Phase 3: Refining, sharing and launching
With our M&E framework and accompanying program logic ready to share and refine, our combined Koori Support Team and Portable team members presented it to key stakeholders, including members of VCAT’s Koori Reference Group. It was important that we could listen to their feedback and reflect changes in the framework with their guidance so it was representative of our consultation process and the guidance we received.
The Koori Support Team was clear that the M&E framework was not simply about achieving goals, but it was about taking an evidence-led approach, with the Koori Support Team analysing data to create insights informing their stakeholders and users that they are making progress. As such, we identified capabilities to support the Koori Support Team to continue its work towards making VCAT a more accessible service for Koori people and be able to demonstrate it.
Leveraging the strengths and passion of the Koori Support Team, while not adding unnecessary work, would be key to successful implementation. Some evaluation questions require either historical data or a synthesis of multiple data sources to find the right evidence to answer the question.
As well as the M&E framework and program logic, we created a roadmap that would see the Koori Support Team develop and maintain all areas of the framework including data collection, monitoring, analysis, meaningful and contextual evaluation, building capabilities in the team, and working towards creating a comprehensive Evaluation Report in 2026.
Through the M&E framework, the VCAT Koori Support Team are demonstrating how their team and programs are making VCAT more accessible to Koori people.
Program logic is how we think things work. Reality is much messier. Actions can have intended or unintended consequences that we can measure immediately, gradually or only after some time has passed.
The Koori Support Team M&E framework uses a program logic diagram to guide activities to achieve outcomes aligned with the CSV Self-Determination Plan and will:
- build the clearest possible picture of how Koori people experience VCAT
- be more accountable to the community and our stakeholders
- enhance the services we deliver
- maintain a focus on Koori Support Team’s overall goal to make VCAT more accessible to Koori people.

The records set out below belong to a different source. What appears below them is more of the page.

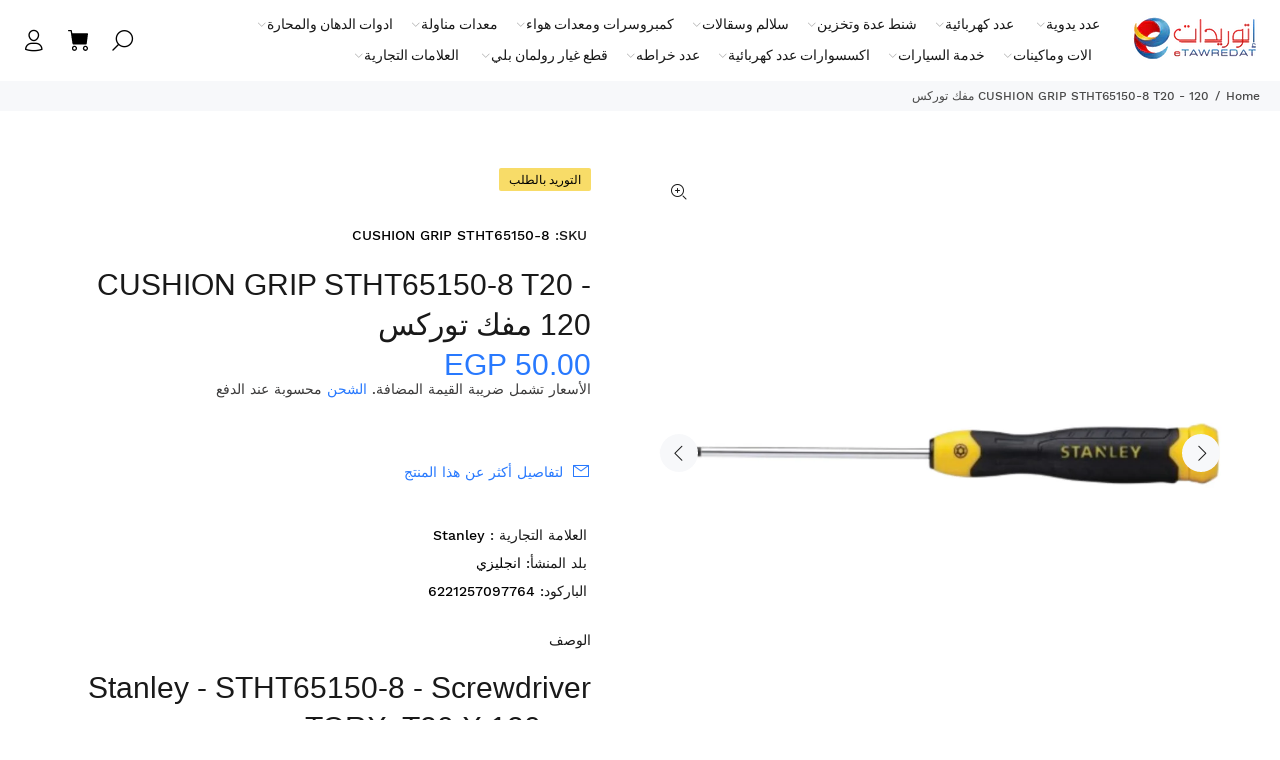

--- FILE ---
content_type: text/javascript; charset=utf-8
request_url: https://etawredat.com/products/cushion-grip-stht65150-8.js
body_size: 1300
content:
{"id":8043140514050,"title":"CUSHION GRIP STHT65150-8  T20 - 120 مفك توركس","handle":"cushion-grip-stht65150-8","description":"\u003ch3 style=\"text-align: right;\"\u003eStanley - STHT65150-8 - Screwdriver TORX, T20 X 120mm\u003c\/h3\u003e\n\u003cdiv class=\"elementor-element elementor-element-4c52c586 elementor-widget__width-initial elementor-widget-tablet__width-inherit elementor-widget-mobile__width-inherit text-right wd-single-title elementor-widget elementor-widget-wd_single_product_title\" data-id=\"4c52c586\" data-element_type=\"widget\" data-widget_type=\"wd_single_product_title.default\"\u003e\n\u003cdiv class=\"elementor-widget-container\"\u003e\n\u003ch1 class=\"product_title entry-title wd-entities-title\" style=\"text-align: right;\"\u003eمفك توركس T20-120 مم استانلي STANLEY CUSHION GRIP STHT65150-8\u003c\/h1\u003e\n\u003cp style=\"text-align: right;\"\u003e\u003cspan class=\"sku_wrapper\"\u003e\u003cspan class=\"meta-label\"\u003eرمز المنتج:\u003cspan\u003e \u003c\/span\u003e\u003c\/span\u003e\u003cspan class=\"sku\"\u003e500204651508\u003c\/span\u003e\u003c\/span\u003e\u003c\/p\u003e\n\u003cp style=\"text-align: right;\"\u003e\u003cspan class=\"sku_wrapper\"\u003eالتصنيف : مفك نجمة\u003c\/span\u003e\u003c\/p\u003e\n\u003cp style=\"text-align: right;\"\u003e\u003cspan class=\"sku_wrapper\"\u003eالماركة : Stanley\u003c\/span\u003e\u003c\/p\u003e\n\u003cp style=\"text-align: right;\"\u003e\u003cspan class=\"sku_wrapper\"\u003e\u003cstrong\u003eأطراف المفك ممغنطة لسهولة تثبيت ولقط والمسامير أثناء العمل , مقبض ناعم من مادة ثنائية (PP + TPR) يوفر راحة ممتازة , مقبض مريح مع ثلاث جوانب مع قبضة محكمة مقاومة للانزلاق لمزيد من الراحة أثناء العمل , تحديد طرف المسمار على المقبض لإمكانية الوصول بشكل أسرع , فتحة تعليق مدمجة لسهولة التخزين\u003cspan\u003e \u003c\/span\u003e\u003c\/strong\u003e\u003c\/span\u003e\u003c\/p\u003e\n\u003cdiv id=\"tab-description\" class=\"product-tabs__pane product-tabs__pane--active\" style=\"text-align: right;\"\u003e\n\u003cdiv class=\"typography\"\u003e\n\u003cp\u003e\u003cstrong\u003eالتفاصيل الفنية\u003c\/strong\u003e\u003c\/p\u003e\n\u003c\/div\u003e\n\u003c\/div\u003e\n\u003ctable border=\"0\" width=\"144\" cellspacing=\"0\" cellpadding=\"0\" style=\"margin-right: 0px; margin-left: auto;\"\u003e\n\u003ctbody\u003e\n\u003ctr\u003e\n\u003ctd width=\"72\" height=\"21\"\u003e\u003cspan\u003e\u003cstrong\u003eالعلامة التجارية\u003c\/strong\u003e\u003c\/span\u003e\u003c\/td\u003e\n\u003ctd width=\"72\"\u003e\u003cspan\u003eSTANLEY\u003c\/span\u003e\u003c\/td\u003e\n\u003c\/tr\u003e\n\u003ctr\u003e\n\u003ctd height=\"19\"\u003e\u003cspan\u003e\u003cstrong\u003eكود المنتج\u003c\/strong\u003e\u003c\/span\u003e\u003c\/td\u003e\n\u003ctd\u003e\u003cspan\u003eSTHT65150-8\u003c\/span\u003e\u003c\/td\u003e\n\u003c\/tr\u003e\n\u003ctr\u003e\n\u003ctd\u003e\u003cspan\u003e\u003cstrong\u003eالمقاس\u003c\/strong\u003e\u003c\/span\u003e\u003c\/td\u003e\n\u003ctd\u003e\u003cspan\u003eT20\u003c\/span\u003e\u003c\/td\u003e\n\u003c\/tr\u003e\n\u003ctr\u003e\n\u003ctd\u003e\u003cspan\u003e\u003cstrong\u003eطول السلاح\u003c\/strong\u003e\u003c\/span\u003e\u003c\/td\u003e\n\u003ctd\u003e\u003cspan\u003e120 مم \/ 12 سم\u003c\/span\u003e\u003c\/td\u003e\n\u003c\/tr\u003e\n\u003ctr\u003e\n\u003ctd\u003e\u003cspan\u003e\u003cstrong\u003eمادة الصنع\u003c\/strong\u003e\u003c\/span\u003e\u003c\/td\u003e\n\u003ctd\u003e\u003cspan\u003eكروم الفاناديوم\u003c\/span\u003e\u003c\/td\u003e\n\u003c\/tr\u003e\n\u003ctr\u003e\n\u003ctd height=\"19\"\u003e\u003cspan\u003e\u003cstrong\u003eالوزن\u003c\/strong\u003e\u003c\/span\u003e\u003c\/td\u003e\n\u003ctd\u003e\u003cspan\u003e175 جرام\u003c\/span\u003e\u003c\/td\u003e\n\u003c\/tr\u003e\n\u003ctr\u003e\n\u003ctd height=\"19\"\u003e\u003cspan\u003e\u003cstrong\u003eاللون\u003c\/strong\u003e\u003c\/span\u003e\u003c\/td\u003e\n\u003ctd\u003e\u003cspan\u003eفضي\u003c\/span\u003e\u003c\/td\u003e\n\u003c\/tr\u003e\n\u003ctr\u003e\n\u003ctd height=\"19\"\u003e\u003cspan\u003e\u003cstrong\u003eبلد المنشأ\u003c\/strong\u003e\u003c\/span\u003e\u003c\/td\u003e\n\u003ctd\u003e\u003cspan\u003eالصين\u003c\/span\u003e\u003c\/td\u003e\n\u003c\/tr\u003e\n\u003c\/tbody\u003e\n\u003c\/table\u003e\n\u003cp style=\"text-align: right;\"\u003e \u003c\/p\u003e\n\u003c\/div\u003e\n\u003c\/div\u003e","published_at":"2023-08-21T14:48:50+03:00","created_at":"2023-06-07T17:47:48+03:00","vendor":"Stanley","type":"انجليزي","tags":["عدد يدوية","مفكات"],"price":5000,"price_min":5000,"price_max":5000,"available":false,"price_varies":false,"compare_at_price":null,"compare_at_price_min":0,"compare_at_price_max":0,"compare_at_price_varies":false,"variants":[{"id":43730686279938,"title":"Default Title","option1":"Default Title","option2":null,"option3":null,"sku":"CUSHION GRIP STHT65150-8","requires_shipping":true,"taxable":false,"featured_image":null,"available":false,"name":"CUSHION GRIP STHT65150-8  T20 - 120 مفك توركس","public_title":null,"options":["Default Title"],"price":5000,"weight":0,"compare_at_price":null,"inventory_management":"shopify","barcode":"6221257097764","requires_selling_plan":false,"selling_plan_allocations":[]}],"images":["\/\/cdn.shopify.com\/s\/files\/1\/0454\/1533\/4042\/files\/STHT65148-8_2_1-removebg-preview.jpg?v=1753206688","\/\/cdn.shopify.com\/s\/files\/1\/0454\/1533\/4042\/files\/41EPFsOQeWL._AC_SY450__1.jpg?v=1753206688"],"featured_image":"\/\/cdn.shopify.com\/s\/files\/1\/0454\/1533\/4042\/files\/STHT65148-8_2_1-removebg-preview.jpg?v=1753206688","options":[{"name":"Title","position":1,"values":["Default Title"]}],"url":"\/products\/cushion-grip-stht65150-8","media":[{"alt":null,"id":34965163999490,"position":1,"preview_image":{"aspect_ratio":1.0,"height":1000,"width":1000,"src":"https:\/\/cdn.shopify.com\/s\/files\/1\/0454\/1533\/4042\/files\/STHT65148-8_2_1-removebg-preview.jpg?v=1753206688"},"aspect_ratio":1.0,"height":1000,"media_type":"image","src":"https:\/\/cdn.shopify.com\/s\/files\/1\/0454\/1533\/4042\/files\/STHT65148-8_2_1-removebg-preview.jpg?v=1753206688","width":1000},{"alt":null,"id":34965160558850,"position":2,"preview_image":{"aspect_ratio":1.0,"height":1000,"width":1000,"src":"https:\/\/cdn.shopify.com\/s\/files\/1\/0454\/1533\/4042\/files\/41EPFsOQeWL._AC_SY450__1.jpg?v=1753206688"},"aspect_ratio":1.0,"height":1000,"media_type":"image","src":"https:\/\/cdn.shopify.com\/s\/files\/1\/0454\/1533\/4042\/files\/41EPFsOQeWL._AC_SY450__1.jpg?v=1753206688","width":1000}],"requires_selling_plan":false,"selling_plan_groups":[]}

VCAT’s Koori Support Team’s data collection, monitoring and evaluation program has been profiled in a recent Victoria Law Foundation report, ‘Smarter Data’, which holds the outcomes of the work of the team as an example of “improved administrative data, enhancing utility and yielding valuable new insights, ultimately improving both court and tribunal performance and user experience “
“The folks in the Koori Support Team at VCAT have an infectious passion and dedication to their role as public service officers. If we’ve managed to capture just a little bit of the energy with which they approach their roles helping people feel heard and respected and able to have their say, I’ll be satisfied. Working with them has been genuinely enjoyable and I’m really really grateful for their openness and guidance.”